What Members of Parliament say in the National Assembly is privileged. They cannot be sued over their pronouncements. They can take certain liberties without fear of a libel action. But parliamentarians are expected to be polite and civil when addressing each other.
The things that particular person wrote on her Facebook page, against another honorable member, would not have been entertained in the National Assembly because the use of such words would have been deemed by the Speaker as unparliamentary. It is therefore ironic that the particular member could say certain things in Facebook which cannot be said in the National Assembly.
In order to ensure greater civility within the Lok Sabha, India’s parliament, a list of additional unparliamentary words are compiled periodically. Among the new list of words are “baloney”, “betrayal”, “cheat”, “cockroaches”, “coward”, “criminal”, “disgrace”, “hogwash”, “hypocrite”, “liar”, “fool” and “corruption”.
The publication of the list of unparliamentary words came under severe criticism in India. Some persons viewed it as an attempt to gag members of parliament and an affront to freedom of expression and privileged speech in the parliament.
It was later explained that the words in question were not banned but merely represented a list of words which in the past had to be scrubbed from the public record of the proceedings of the Lok Sabha. It was further explained that the rules of India’s parliament permit the expunging of words which do not conform to the dignity befitting the National Assembly.
The issue of unparliamentary language has arisen recently recently in Guyana’s National Assembly. And rather than claiming that the words are proscribed from being used, it would be much better if it is clarified that the list of unparliamentary words are merely there to guide parliamentarians during their presentations in the House.

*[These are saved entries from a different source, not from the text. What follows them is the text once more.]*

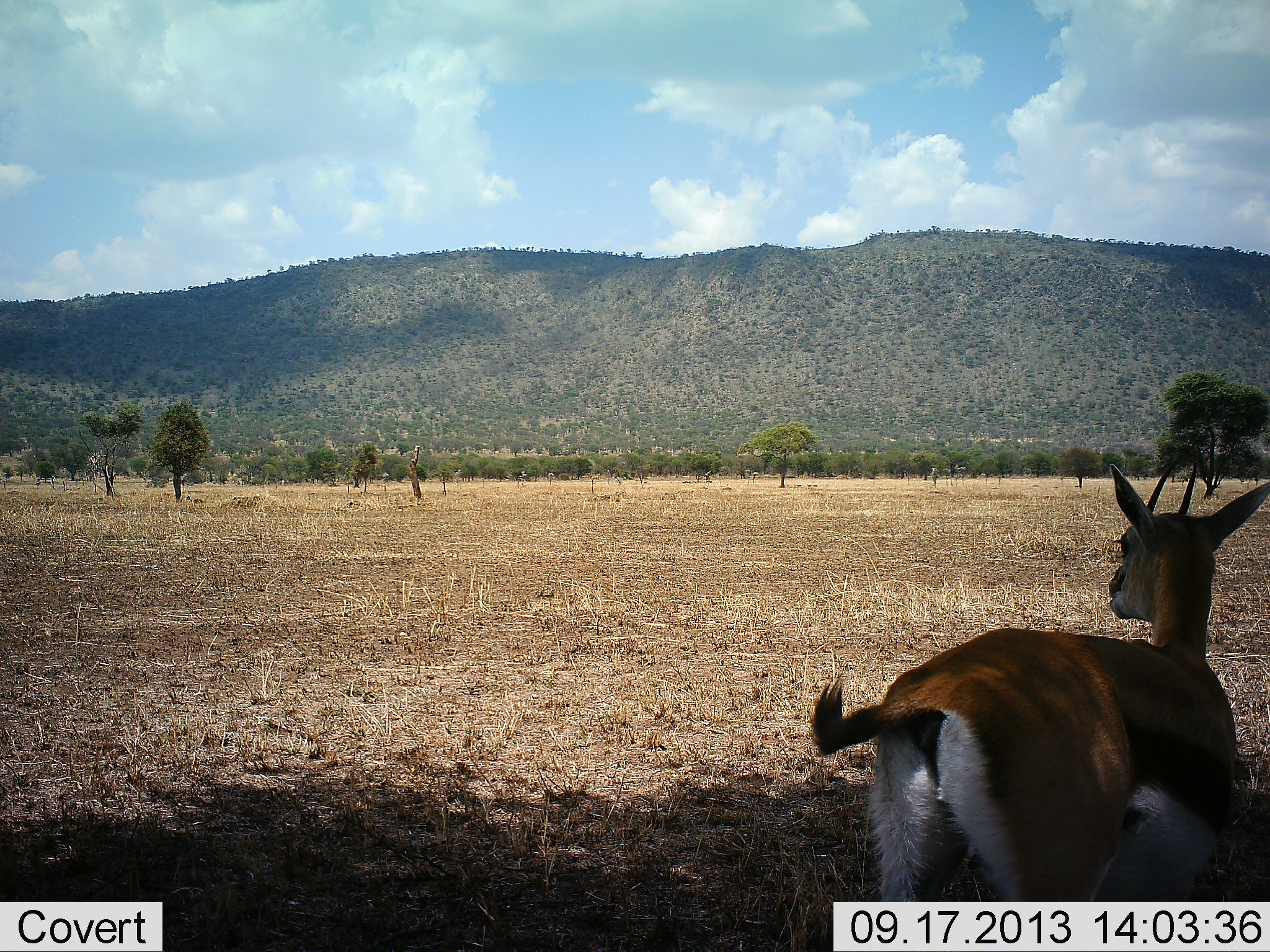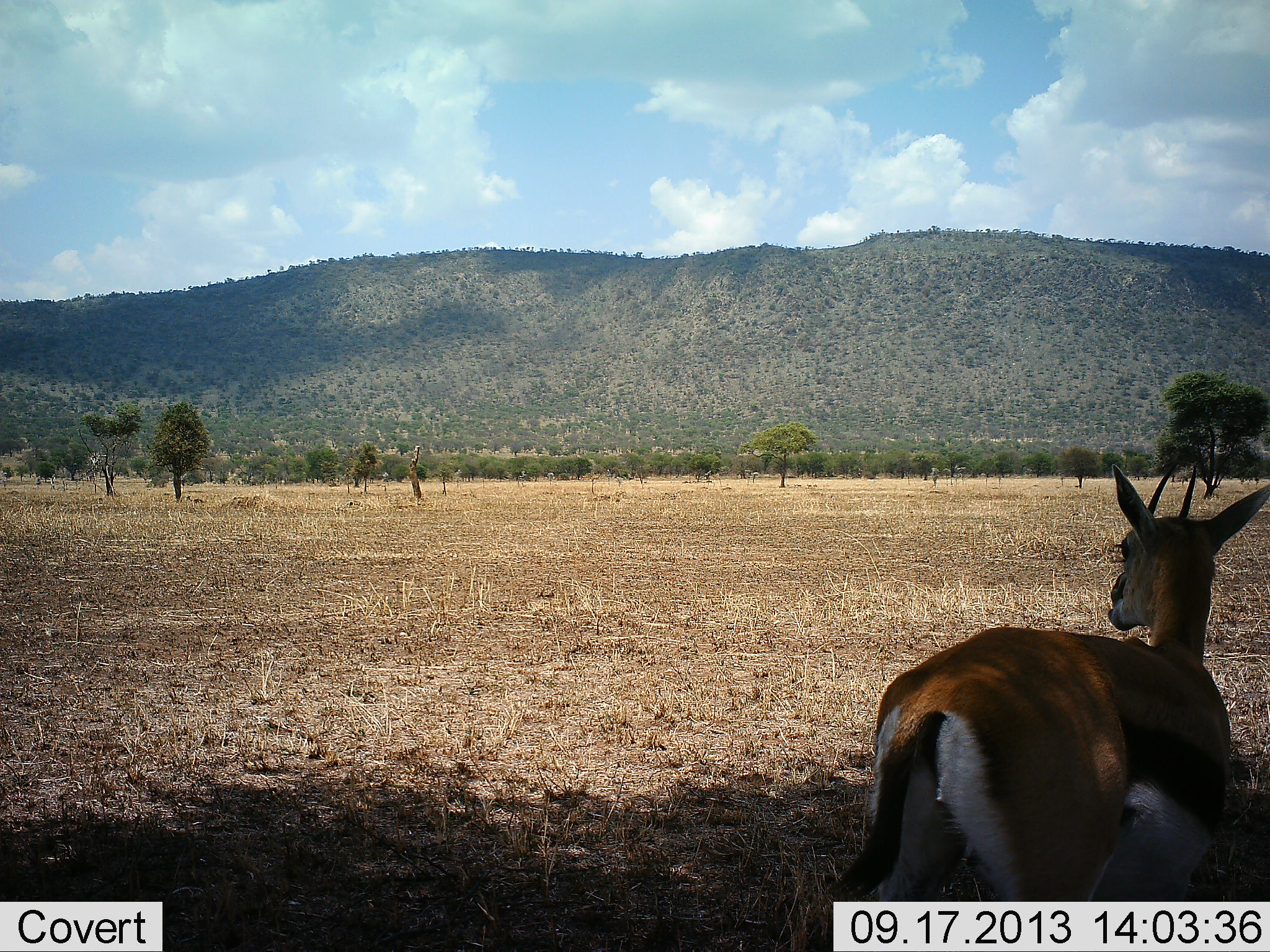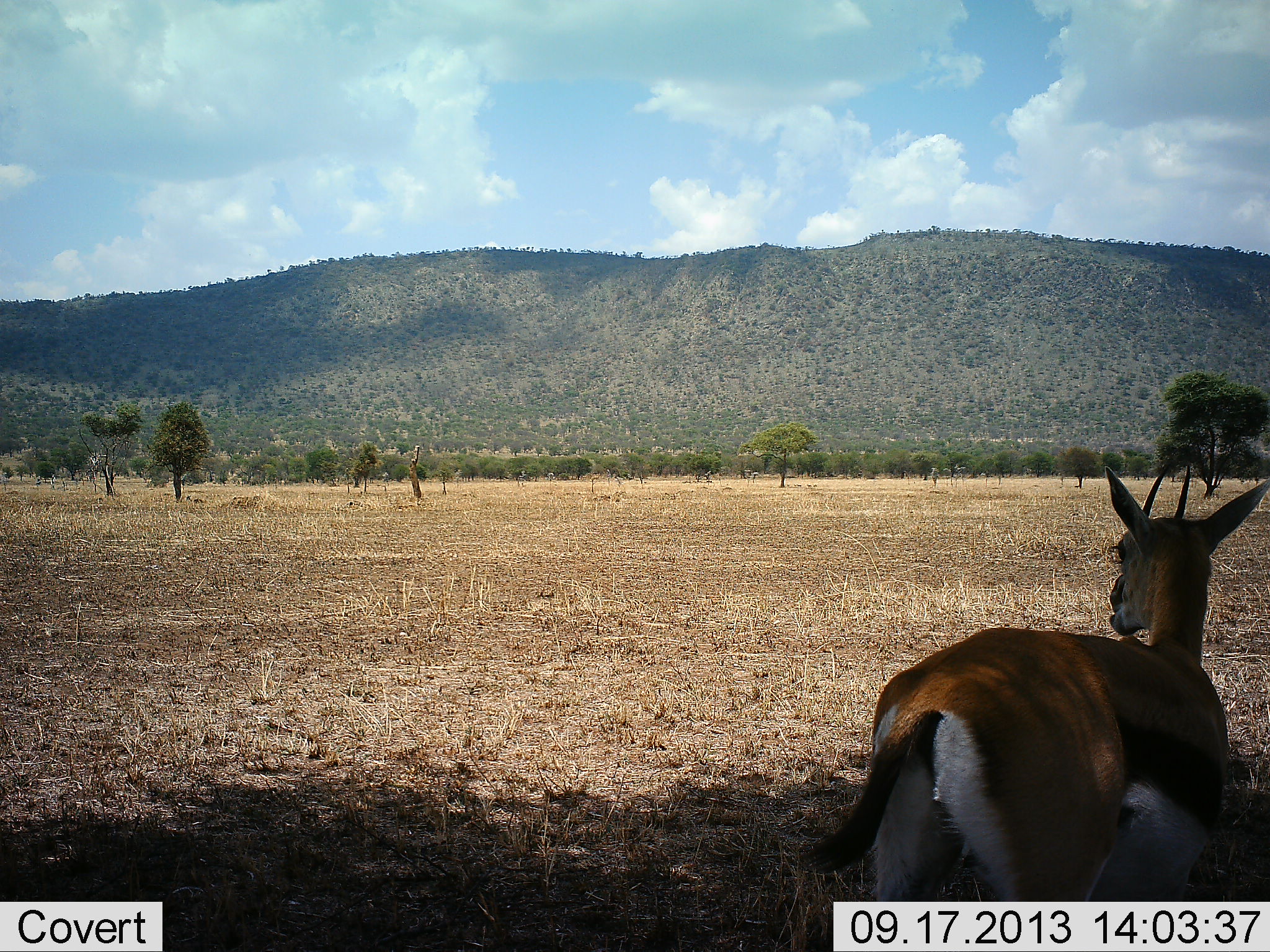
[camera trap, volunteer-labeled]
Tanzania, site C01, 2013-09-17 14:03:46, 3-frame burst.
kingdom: Animalia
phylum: Chordata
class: Mammalia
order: Artiodactyla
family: Bovidae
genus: Eudorcas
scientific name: Eudorcas thomsonii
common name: thomson's gazelle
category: gazellethomsons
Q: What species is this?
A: Gazellethomsons (thomson's gazelle) (Eudorcas thomsonii).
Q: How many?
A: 1.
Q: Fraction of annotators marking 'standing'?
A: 97%.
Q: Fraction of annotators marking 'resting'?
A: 3%.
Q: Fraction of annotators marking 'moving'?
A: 0%.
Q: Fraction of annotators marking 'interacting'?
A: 0%.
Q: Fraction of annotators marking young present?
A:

A distinction needs to be made. It would be unparliamentary for certain words to be directed against certain members. For example, it would not be befitting the decorum expected in the House for any member to be described of accused of being a “cheat” or “corrupt”.
The Standing Orders of the National Assembly is to the effect that, “It shall be out of order to use offensive and insulting language about members of the National Assembly”.
In order to ensure greater civility within the National Assembly, the Standing Orders require that Members be addressed with the word. ‘Comrade” appearing before their title or official designation or they be referred to as “Honourable Mr. Ms…”
And it goes further to state that no Member of the National Assembly shall impute improper motives to any other Member of the National Assembly. As such, no Member should describe another as “corrupt” or a “fool”. But certainly, the former should be allowed to describe a government, past of present.
If the word ‘corrupt’ is proscribed from being used in the House to characterize the actions of a government, it would make it impossible for a no-confidence motion to be debated since this is often the basis for tabling a confidence motion in the House. Indeed. during the debate of the no-confidence motion against the APNU+AFC regime, the word “corruption” and it derivatives were used no less than 44 times.
The context in which certain words are used needs to be taken into consideration. If certain words are used to disparage a member of the Assembly, they should be expunged and withdrawn, at the direction of the Speaker. But greater latitude needs to be shown when these words are used to describe the government, either past or present.
It is easy to cast aspersions on the integrity of the Speaker. But those who feel that something was said that ought to be expunged from the record and withdrawn, need to be reminded that they have a right to raise objections, on a point of order, to the use of unparliamentary language. This has been done before and those guilty have been asked to withdraw their remarks and for any offending remarks to be scrubbed from the public record.